Document segment:
╔══
[MUD-Dev] Re: lockless system - foolproof?

J C Lawrence claw at kanga.nu
Sun Aug 30 22:49:57 CEST 1998


On Sun, 30 Aug 1998 20:36:11 -0400 
James Wilson<jwilson at rochester.rr.com> wrote:
> On Sun, 30 Aug 1998, J C Lawrence wrote:
>> On Sat, 29 Aug 1998 19:42:17 -0400 James
>> Wilson<jwilson at rochester.rr.com> wrote:

>> The easiest and perhaps the simplest way of attacking this is thru
>> approaching the level of parallelism in your execution model.
>> Again, taking the pessimal case, if the execution model degrades
>> until only one event is executing at a time, then X is guaranteed
>> to successfully C&C when its turn comes as there is no competition.
>> 
>> This is the approach I take.  Events enter the Executor with a
>> "priority" value.  As events fail C&C they accumulate priority.
>> The executor's execution model then adapts dynamically per the
>> highest priority event on its list.  At one end its the normal
>> unrestrained competition between events, and t the other it
>> degrades to single-tasking with everal stages in between.

> Are your events guaranteed to complete in bounded time? 

No.  I attempt (and fail) to guarantee correctness, not response time.

I do place a maximum cap on the execution time of non-priviledged
events however.  Should they require more execution time they fail by
exception.

> You mentioned that you are designing with user scripting in mind. If
> one of those contentious events ends up getting a monopoly on cpu
> time, *and* it's of long/indefinite duration (which would seem to
> correlate nicely with the propensity for contentiousness),
> everything would freeze waiting for it.

Pessimally, nearly yes.  In practice no.  The game-wide event thru-put
will (fairly rapidly) degrade to single-tasking, and then resume
immediately with normal processing.  Should the offensive event be a
raid respawner (ie there are many such events and/or each one creates
further like itself) which is the ultimately pessimal case, the game
will enter a yo-yo-like state of constantly entering single-tasking
mode and then leaving it.
╚══
Data excerpt:
╔══
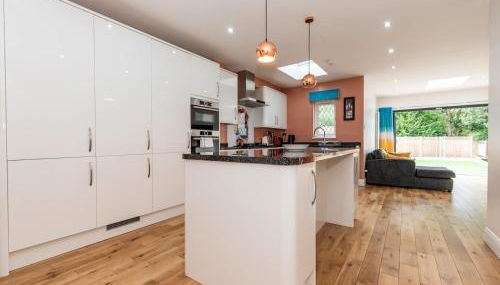 4 Bed house Parking 5 mins Sidcup Station - Pass the Keys - Foto 5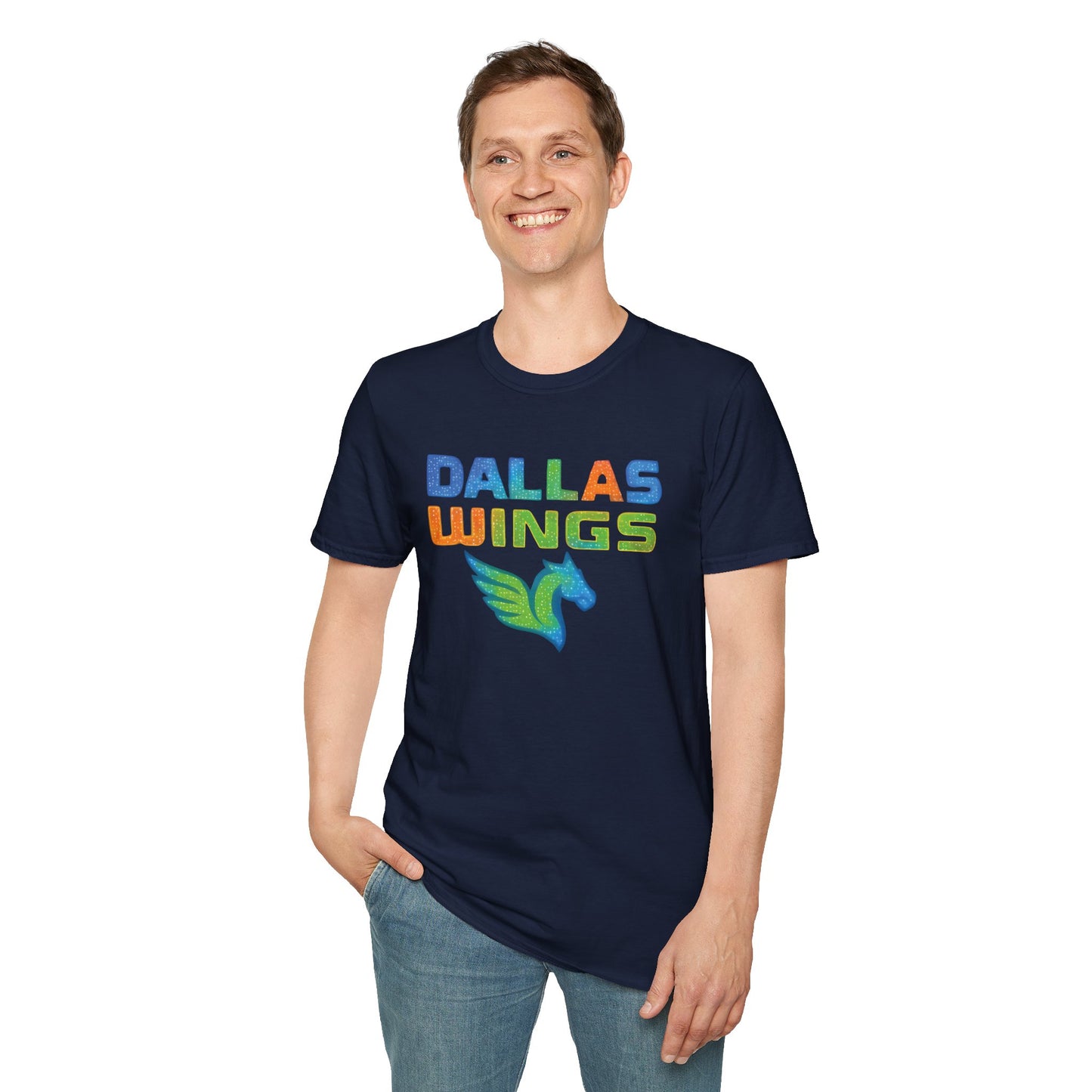 Dallas Wings Unisex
╚══
Required tasks:
1. In the mailing-list post about lockless systems, what happens to non-privileged events that need more than the maximum execution time?
2. Extend the mailing-list post about lockless systems from where it stops.

Responses to the exercise:
1. They fail by exception.

2.
However such excessively contentious events are easy to detect and
guard against.  Here, I (used to) run a little statistics monitor that
would note any events that took the game to or near single tasking
mode, and if the repeated more than once an hour, would spoof the
defining object and freeze the event calls for admin intervention.

  Aside: An optimisation and possible feature I've considered adding
is having the progression from single-tasking back to normal execution
be potentially graded on the basis of the past frequency of
single-tasking degredations.  If they system has been decaying to
singletasking a lot lately, then it would take its time returning to
maximal parallelisation.

I can make the system protect itself from idiots.  I cam make the
system resilient to attacks by idiots.  I'm unwilling to make a system
which is proof against idiots.

> While some might say it seems a bad idea to allow users to write
> long-running functions, a scripting system would seem to me to be
> most useful to builders wanting to add new functionality to the
> world without having to muck about in the source code. 

True, sorta.  The caveat is on the definition of "source code".  I
don't have that distinction.  The only "programmer" source (ie C/C++)
is in the base server, which knows nothing about games, players, NPCs,
game worlds, etc.  It merely knows about objects, network connections,
and an language byte-coding and execution, and ism when viewed from
inside the game, deliberately opaque and inviolate.  As such the
entire game world from the lowest base principles on up is written in
the "scripting language" per se.

That said, much like the old argument of C vs Pascal, free scripting
on MUDs is akin to handing chainguns with hari triggers to monkeys.

> In this case, putting bounds on running time would be a serious
> constraint on builder creativity. Ideally, bounding runtimes should
> be a matter of policy rather than forced by the implementation.

Disagreed, strongly.  The reason is actually simple: I find that
extremely long running or contentious events are actually of flawed
base design.  There is always another divisional structure that allows
the same result to be accomplished with less contention points, and
often with far greater elegance.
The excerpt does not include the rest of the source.